C’est un exercice très pratiqué par notre cher Marc-Aurèle. Dans ses pensées, on trouve parfois des passages où on dirait qu’il est en train de disséquer la réalité :
« L’union des sexes, c’est un frottement de ventre avec éjaculation dans un spasme d’un liquide gluant. » Marc-Aurèle, VI, 13.
Quand on lit ce passage la première fois, on pourrait croire que Marc-Aurèle est un pessimiste, qui a du mépris pour les plaisirs, ou qui a été pris par une bouffée intense de cynisme. Mais ce n’est pas ça.
Ce qu’il est en train de faire est un exercice stoïcien qui consiste à voir la réalité des choses de manière objective, et ne pas ajouter de « jugements de valeur inspirés par les conventions, les préjugés, ou les passions » comme écrit Pierre Hadot.
Selon les stoïciens, ce sont nos jugements sur les choses qui nous font du mal, pas les choses en elles-mêmes. Et l’exercice de définition physique va essayer d’enlever cette partie qui nous fait du mal, et ne garder que la chose en elle-même.
Par exemple, l’argent est du papier qui sert de moyen de transaction, ce n’est pas lui qui nous donne de la valeur. Si on en perd, on n’aura perdu que du papier.

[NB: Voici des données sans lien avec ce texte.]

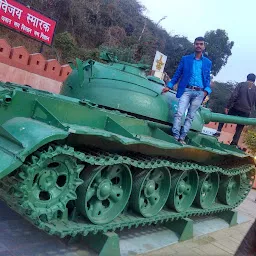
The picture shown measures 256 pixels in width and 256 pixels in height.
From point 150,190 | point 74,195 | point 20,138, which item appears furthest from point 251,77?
point 20,138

Un gâteau est un assemblage de sucres et de graisses qui plaisent à la bouche. Un travail est une occupation qui prend plusieurs heures de la journée. Une voiture est un véhicule qui sert à se transporter vers une destination.
Nos jugements viennent après ces faits. Nos désirs et nos peurs sont fabriqués par notre esprit selon la grille de lecture qu’il a apprise avec les années.
Donc lorsque nous nous sentons mal par rapport à quelque chose que nous avons perdu ou à un événement qui nous a blessé, il est possible de le disséquer dans sa réalité objective, pour se rendre compte qu’il est bien moins important et décisif qu’on ne le croyait.
Attention en revanche à ne pas tomber dans le cynisme. Attention à ne pas dévaluer ce qui a de la valeur, comme le courage, la justice, le contrôle de soi, la sagesse, la sérénité, et d’autres biens qu’il vaut mieux poursuivre.
L’exercice de définition physique est un exercice qui nous permet d’être moins soumis à des aléas de la vie, à des plaisirs que l’on oublie, et des objets qui ne sont en rien précieux. Il n’est pas là pour nous rendre plus haineux.